The militant group's political leader in exile, Khaled Meshaal, told the AFP news agency the plan was intended to meet only Israel's security needs.
Mr Meshaal said the plan would not bring about peace.
Acting Israeli PM Ehud Olmert said he planned to set permanent borders for Israel within four years.
But he said he would give Hamas time to reform, disarm and embrace past interim peace agreements before pursuing a unilateral solution.
Hamas, which won elections in January, is in the process of forming the next Palestinian administration.
‘Israel's unilateral disengagement from the Palestinian territories is a declaration of war against the Palestinian people,’ Mr Meshaal told AFP.
He said the plan would ‘permit Israel to stay in the largest section of the West Bank, to maintain their wall and settlements, to refuse all concessions on Jerusalem and to reject the Palestinians' right of return’.
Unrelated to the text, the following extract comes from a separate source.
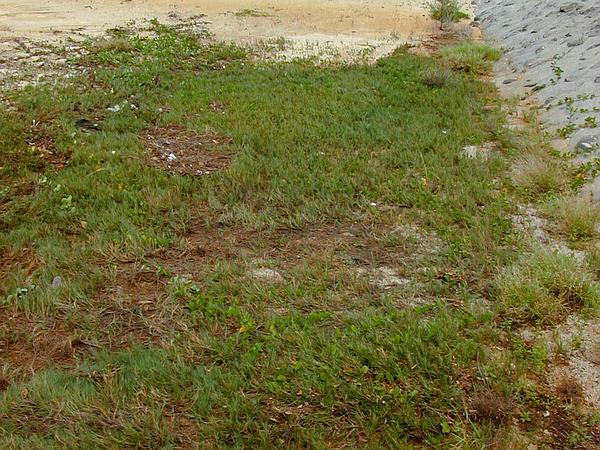 Seashore Dropseed (Sporobolus Virginicus) https://www.sagebud.com/seashore-dropseed-sporobolus-virginicus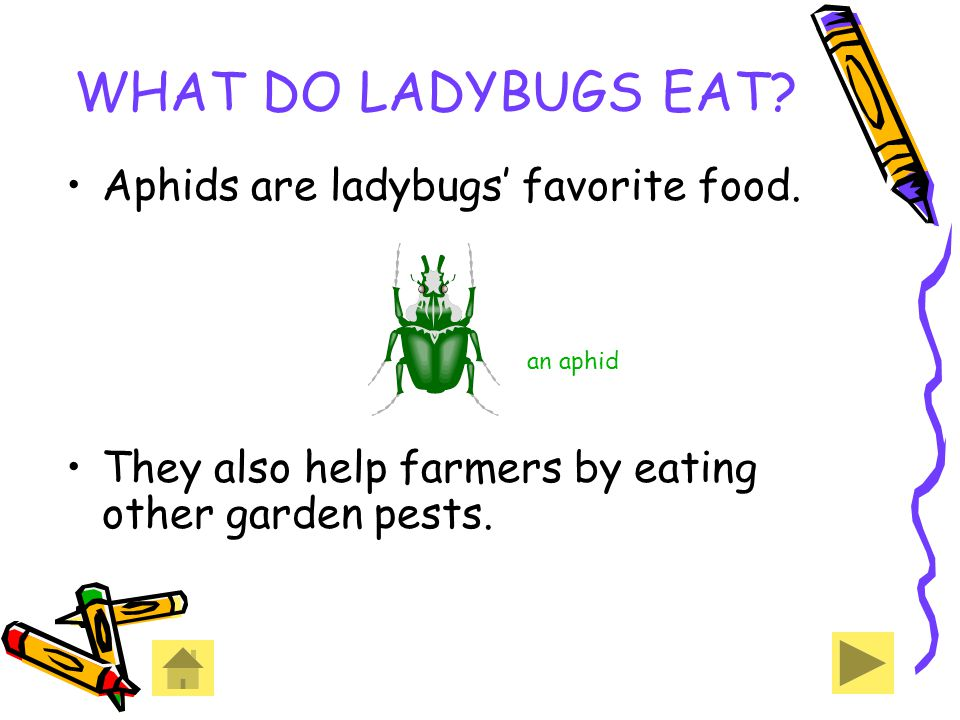 WHAT DO LADYBUGS EAT Aphids are ladybugs' favorite food. an aphid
Mr Meshaal said that Mr Olmert was ‘in the process of committing the same errors toward the Palestinians that [Israeli PM Ariel] Sharon did’.
Mr Olmert, whose ruling centrist Kadima party is leading in the polls ahead of the 28 March election, outlined his disengagement plan in an interview with the Jerusalem Post newspaper on Thursday.
He said that as part of such moves, Israel would build more Jewish settlements on occupied Palestinian land between Jerusalem and its largest settlement, Maaleh Adumim.
Palestinians say the Maaleh Adumim plans would cut East Jerusalem off from the West Bank and wreck their aim of establishing a Palestinian capital in Jerusalem.
Deadline
Correspondents say the four-year deadline is the first timescale set by an Israeli leader for what is expected to be a large-scale pullback from parts of the West Bank.
Mr Olmert took over the Israeli government after Ariel Sharon suffered a stroke in January and he has promised to carry on Mr Sharon's work.
Mr Sharon pulled Israeli settlers and troops out of the occupied Gaza Strip in 2005 as part of a unilateral plan that circumvented stalled negotiations with the Palestinians.
The US has said borders between Israel and the Palestinian territories should be determined through negotiations with the Palestinians and has warned Israel not to annex parts of the occupied West Bank.
The international community considers all settlements in the West Bank, including East Jerusalem, as illegal under international law, though Israel disputes this.
Israel says the West Bank barrier is designed to stop suicide bombers from entering, but Palestinians see it as an attempt to grab West bank territory.
The International Court of Justice issued an advisory ruling in 2004 that the barrier breached international law where it is built on occupied territory and should be dismantled.